● **ASSIGNED TASK A**: Render the rows of image captions in Block 1 below as a numbered list, leaving out blank lines and leaving out the pictures.

Segment Start: PASSAGE SHOWN

As for surface data there is actually a weather station at the South Pole and one or two more stations above 80 degrees south. The North Pole has never had a weather station except for a brief period in 1937 when the Papanin expedition was there. There is definitely no weather stations north of 83 north for the simple reason that there is no land closer to the pole anywhere. If the Alert station on Ellesmere land is still operating it is probably the northernmost in the World (about 82 degrees). There are few, if any, other operating stations north of 80 degrees.
So in essence: there are almost no reliable weather data south of 82 degrees south, and none at all north of 82 degrees north.
REPLY: Well we have another one of those “truth is stranger than fiction” moments. Soemthing named a Polar Operational Environmental Satellite doesn’t actuallly get close to the poles…even though NOAA itself calls them “Polar Orbiting Satellites” on their web page for them:
http://www.oso.noaa.gov/poes/
whooda thunkit?
Here is the coverage map for POES:
http://www.met.fsu.edu/explores/CurrCD/CURRCD-FINAL/Appendix/Ap4-POEScoverage.jpg
For those of you in love with straight line trends, you might like to wander over to William Briggs lastest essay “You cannot measure a mean”.
http://wmbriggs.com/blog/
Anthony,
I am surprised by your exchange by your exchange earlier in this blog with Lee. I view it as uncharacteristic of you to speculate needlessly – albeit graciously — when you could have waited. Not only did you speculate, but you also were not aware of what had been quite well established in the literature — that only the GISS dataset purports to measure the Arctic Ocean temperatures. (Perhaps it would be more accurate to say that GISS projects Arctic Ocean temperatures rather than interpolates them. On one hand the GISS method could be credible because of the recent melts in the Arctic. On the other hand, there are apparently other reasons for the melt besides higher temperature, and the weather stations used to measure and project temperatures in the extreme North seem to have been influenced by exhausts and other human phenomenon.)

Segment End: PASSAGE SHOWN
Segment Start: DATA

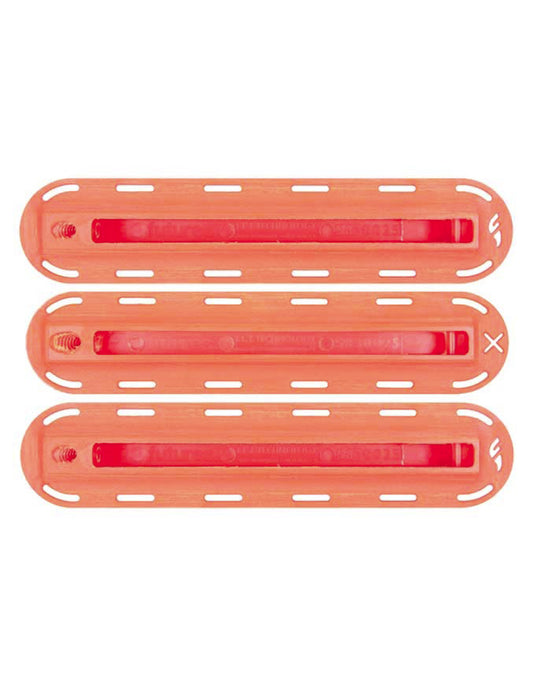  FUTURES THRUSTER SET FIN BOX NEON ORANGE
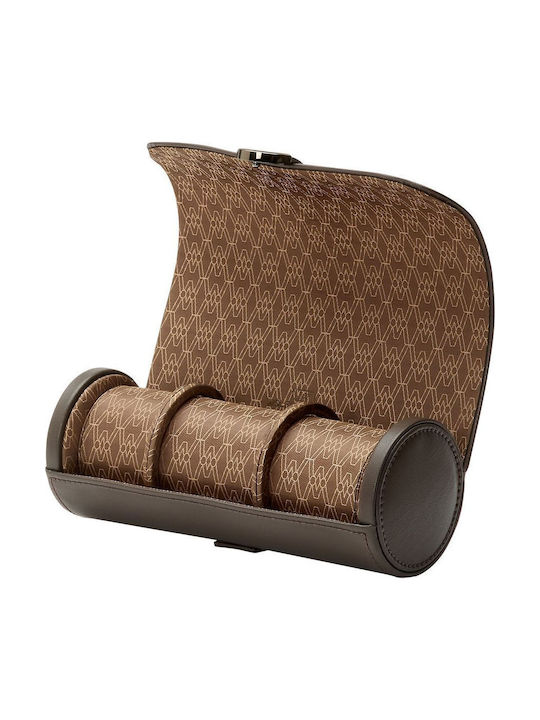 Wolf Earth Triple Watch Roll Coffee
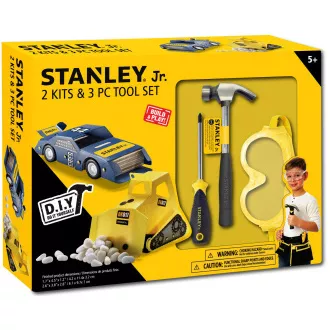 Stanley Jr. U004-K02-T03-SY Sada autíčko, bagr a 3 kusů nářadí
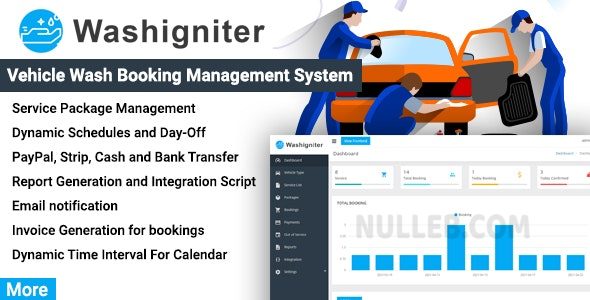 Washigniter v1.0  Vehicle Wash Booking Management System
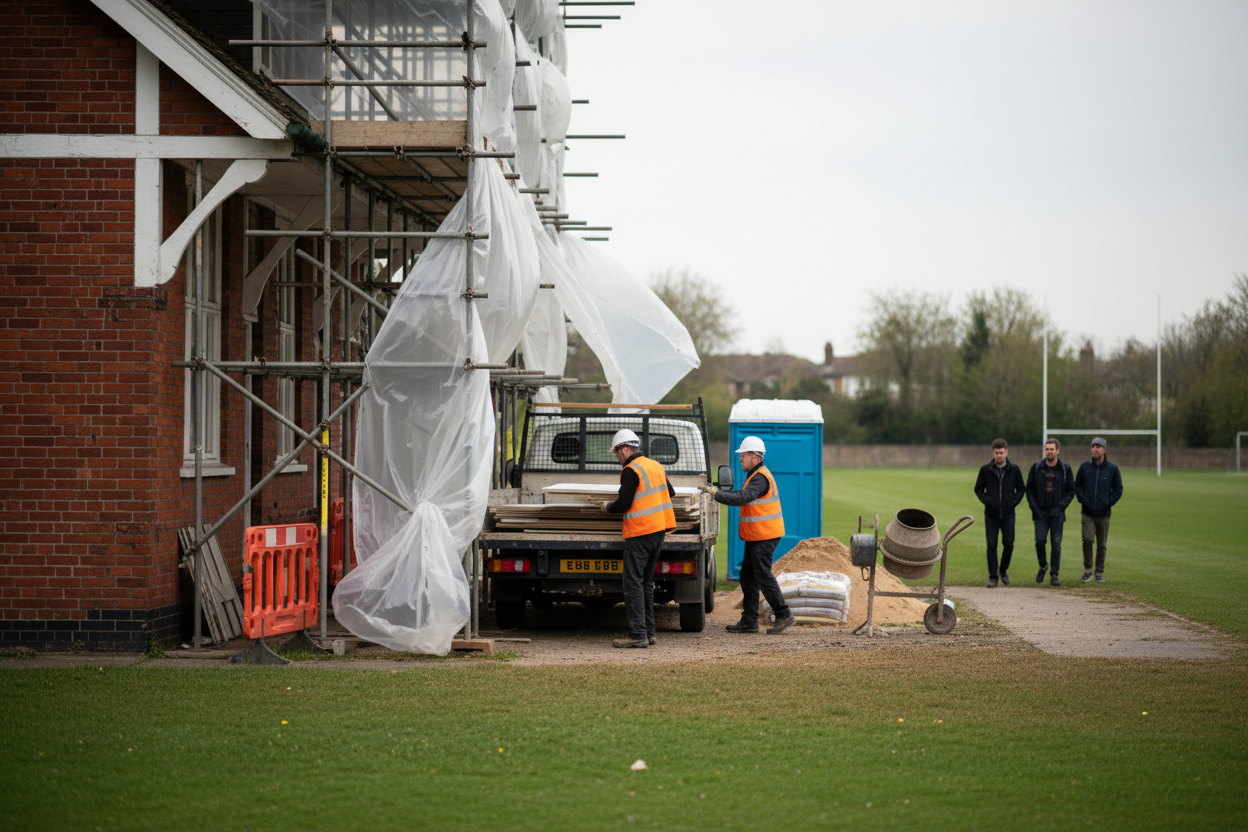 Work starts on Leyton Sports Ground's West Pavilion after years of stalled plans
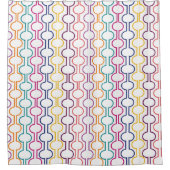 Rideaux De Douche Cercles ouverts colorés (Devant)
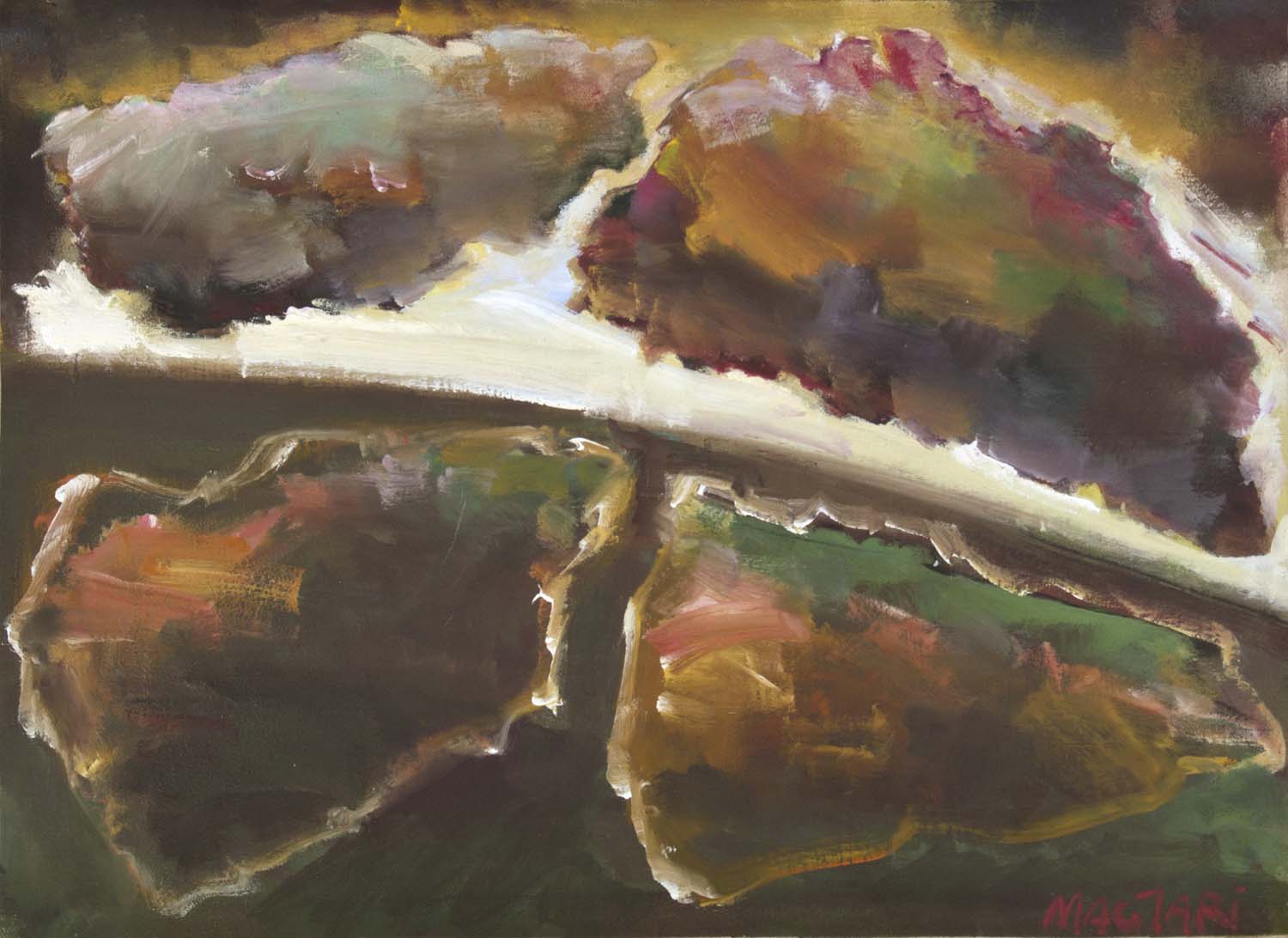 2013 Felhők -1  33x44 olaj vászon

Segment End: DATA

● **ASSIGNED TASK B**: According to the passage on polar weather stations, when did the North Pole have a weather station?

● **PROBLEM SOLUTION A**:
1.   FUTURES THRUSTER SET FIN BOX NEON ORANGE
2.  Wolf Earth Triple Watch Roll Coffee
3.  Stanley Jr. U004-K02-T03-SY Sada autíčko, bagr a 3 kusů nářadí
4.  Washigniter v1.0  Vehicle Wash Booking Management System
5.  Work starts on Leyton Sports Ground's West Pavilion after years of stalled plans
6.  Rideaux De Douche Cercles ouverts colorés (Devant)
7.  2013 Felhők -1  33x44 olaj vászon

● **PROBLEM SOLUTION B**: Only briefly in 1937, when the Papanin expedition was there.